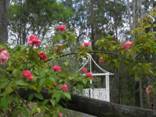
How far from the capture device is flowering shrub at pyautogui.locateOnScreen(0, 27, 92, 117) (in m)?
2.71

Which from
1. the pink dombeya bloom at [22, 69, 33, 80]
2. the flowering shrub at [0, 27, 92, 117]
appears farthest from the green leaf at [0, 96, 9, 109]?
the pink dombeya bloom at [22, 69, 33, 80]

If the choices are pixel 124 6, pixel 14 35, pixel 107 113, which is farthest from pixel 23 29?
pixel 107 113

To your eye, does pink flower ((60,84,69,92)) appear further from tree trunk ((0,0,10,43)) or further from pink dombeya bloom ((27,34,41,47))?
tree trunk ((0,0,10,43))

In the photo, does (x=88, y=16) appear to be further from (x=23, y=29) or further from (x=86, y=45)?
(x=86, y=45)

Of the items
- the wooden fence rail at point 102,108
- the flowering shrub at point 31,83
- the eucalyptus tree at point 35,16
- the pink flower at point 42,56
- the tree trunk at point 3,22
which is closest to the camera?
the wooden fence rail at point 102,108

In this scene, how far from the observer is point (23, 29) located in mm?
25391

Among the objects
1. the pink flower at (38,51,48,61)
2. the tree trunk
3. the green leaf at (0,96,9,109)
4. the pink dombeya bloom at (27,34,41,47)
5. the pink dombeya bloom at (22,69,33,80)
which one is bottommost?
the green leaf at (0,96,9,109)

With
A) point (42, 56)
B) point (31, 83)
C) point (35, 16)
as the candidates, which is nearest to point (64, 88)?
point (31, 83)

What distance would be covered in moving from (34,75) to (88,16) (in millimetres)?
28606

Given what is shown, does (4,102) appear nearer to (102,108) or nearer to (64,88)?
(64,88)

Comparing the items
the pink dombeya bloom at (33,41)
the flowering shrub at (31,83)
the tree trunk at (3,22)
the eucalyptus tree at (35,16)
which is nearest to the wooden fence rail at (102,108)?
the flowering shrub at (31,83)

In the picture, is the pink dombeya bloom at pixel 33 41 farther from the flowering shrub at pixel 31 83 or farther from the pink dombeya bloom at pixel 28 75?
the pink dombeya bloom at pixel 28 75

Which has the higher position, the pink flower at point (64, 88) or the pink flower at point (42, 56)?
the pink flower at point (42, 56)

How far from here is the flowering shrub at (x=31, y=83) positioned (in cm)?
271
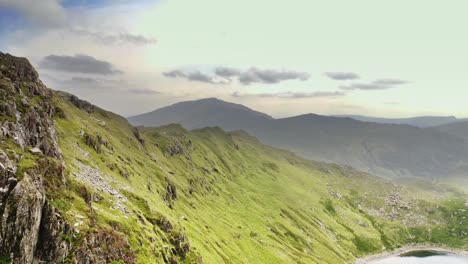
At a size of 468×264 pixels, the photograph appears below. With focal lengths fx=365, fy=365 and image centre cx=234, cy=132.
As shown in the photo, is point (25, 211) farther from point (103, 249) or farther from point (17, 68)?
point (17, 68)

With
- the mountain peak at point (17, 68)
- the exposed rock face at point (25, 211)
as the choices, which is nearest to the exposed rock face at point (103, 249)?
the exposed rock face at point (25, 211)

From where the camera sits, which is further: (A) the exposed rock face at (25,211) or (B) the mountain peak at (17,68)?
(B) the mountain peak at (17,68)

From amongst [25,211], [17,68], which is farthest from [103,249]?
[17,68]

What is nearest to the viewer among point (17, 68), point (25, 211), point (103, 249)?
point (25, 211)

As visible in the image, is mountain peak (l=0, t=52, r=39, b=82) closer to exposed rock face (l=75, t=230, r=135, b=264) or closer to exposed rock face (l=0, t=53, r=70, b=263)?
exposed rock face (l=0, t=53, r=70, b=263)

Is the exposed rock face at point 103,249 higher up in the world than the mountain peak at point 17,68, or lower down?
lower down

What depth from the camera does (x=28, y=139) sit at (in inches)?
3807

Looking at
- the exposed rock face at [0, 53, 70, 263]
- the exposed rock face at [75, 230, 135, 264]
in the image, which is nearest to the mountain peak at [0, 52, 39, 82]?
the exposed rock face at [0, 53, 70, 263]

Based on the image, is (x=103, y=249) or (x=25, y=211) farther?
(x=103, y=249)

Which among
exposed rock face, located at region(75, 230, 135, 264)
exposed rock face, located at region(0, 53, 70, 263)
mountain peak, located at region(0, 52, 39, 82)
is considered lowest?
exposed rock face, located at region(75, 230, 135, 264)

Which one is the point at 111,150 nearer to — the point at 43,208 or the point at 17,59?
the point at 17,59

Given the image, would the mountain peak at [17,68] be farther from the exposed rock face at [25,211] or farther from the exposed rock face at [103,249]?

> **Short exercise**:
Please copy every entry above word for word, leaving out the pictures.

> **Result for this exercise**:
How far from the capture device is flowering shrub at pyautogui.locateOnScreen(0, 27, 92, 117) (in m)?
2.71

Which from
1. the pink dombeya bloom at [22, 69, 33, 80]
2. the flowering shrub at [0, 27, 92, 117]
appears farthest from the green leaf at [0, 96, 9, 109]?
the pink dombeya bloom at [22, 69, 33, 80]

If the choices are pixel 124 6, pixel 14 35, pixel 107 113, which is farthest from pixel 23 29?
pixel 107 113

To your eye, does pink flower ((60,84,69,92)) appear further from tree trunk ((0,0,10,43)) or further from pink dombeya bloom ((27,34,41,47))?
tree trunk ((0,0,10,43))

In the photo, does (x=88, y=16) appear to be further from (x=23, y=29) or further from (x=86, y=45)?
(x=86, y=45)

Of the items
- the wooden fence rail at point 102,108
- the flowering shrub at point 31,83
- the eucalyptus tree at point 35,16
- the pink flower at point 42,56
- the tree trunk at point 3,22
which is closest to the camera?
the wooden fence rail at point 102,108

In this scene, how far from the observer is point (23, 29) located in mm?
25391

Among the objects
1. the pink flower at (38,51,48,61)
2. the tree trunk
3. the green leaf at (0,96,9,109)
4. the pink dombeya bloom at (27,34,41,47)
5. the pink dombeya bloom at (22,69,33,80)
which one is bottommost?
the green leaf at (0,96,9,109)

With
A) point (42, 56)
B) point (31, 83)
C) point (35, 16)
as the candidates, which is nearest to point (64, 88)?
point (31, 83)

What distance would be covered in moving from (34,75) to (88,16) (in millimetres)?
28606

Given what is shown, does (4,102) appear nearer to (102,108) or nearer to (64,88)?
(64,88)

Comparing the items
the pink dombeya bloom at (33,41)
the flowering shrub at (31,83)
the tree trunk at (3,22)
the eucalyptus tree at (35,16)
which is nearest to the wooden fence rail at (102,108)?
the flowering shrub at (31,83)

In the picture, is the pink dombeya bloom at pixel 33 41 farther from the flowering shrub at pixel 31 83 or farther from the pink dombeya bloom at pixel 28 75?
the pink dombeya bloom at pixel 28 75

Which has the higher position, the pink flower at point (64, 88) or the pink flower at point (42, 56)?
the pink flower at point (42, 56)

How far from here is the flowering shrub at (x=31, y=83) positioned (in cm)?
271
At a size of 468×264 pixels, the photograph appears below. With focal lengths fx=365, fy=365 and image centre cx=234, cy=132.
As shown in the photo, is point (25, 211) farther from point (103, 249) or farther from point (17, 68)?
point (17, 68)

With
- the mountain peak at point (17, 68)
- the exposed rock face at point (25, 211)
as the choices, which is nearest to the exposed rock face at point (103, 249)?
the exposed rock face at point (25, 211)

From where the camera sits, which is further: (A) the exposed rock face at (25,211) or (B) the mountain peak at (17,68)?
(B) the mountain peak at (17,68)

From amongst [25,211], [17,68], which is farthest from [103,249]?
[17,68]

What is nearest to the viewer among point (17, 68), point (25, 211), point (103, 249)?
point (25, 211)

As visible in the image, is mountain peak (l=0, t=52, r=39, b=82) closer to exposed rock face (l=75, t=230, r=135, b=264) or closer to exposed rock face (l=0, t=53, r=70, b=263)?
exposed rock face (l=0, t=53, r=70, b=263)

Is the exposed rock face at point 103,249 higher up in the world than the mountain peak at point 17,68, or lower down?
lower down

What depth from the camera does (x=28, y=139) sit at (in inches)?
3807

Looking at
- the exposed rock face at [0, 53, 70, 263]
- the exposed rock face at [75, 230, 135, 264]
in the image, which is nearest to the mountain peak at [0, 52, 39, 82]?
the exposed rock face at [0, 53, 70, 263]

Based on the image, is (x=103, y=249) or (x=25, y=211) farther?
(x=103, y=249)

Which among
exposed rock face, located at region(75, 230, 135, 264)
exposed rock face, located at region(0, 53, 70, 263)
mountain peak, located at region(0, 52, 39, 82)
is considered lowest?
exposed rock face, located at region(75, 230, 135, 264)

Which one is the point at 111,150 nearer to — the point at 43,208 or the point at 17,59?
the point at 17,59

Given the image, would the mountain peak at [17,68] be farther from the exposed rock face at [25,211] or farther from the exposed rock face at [103,249]?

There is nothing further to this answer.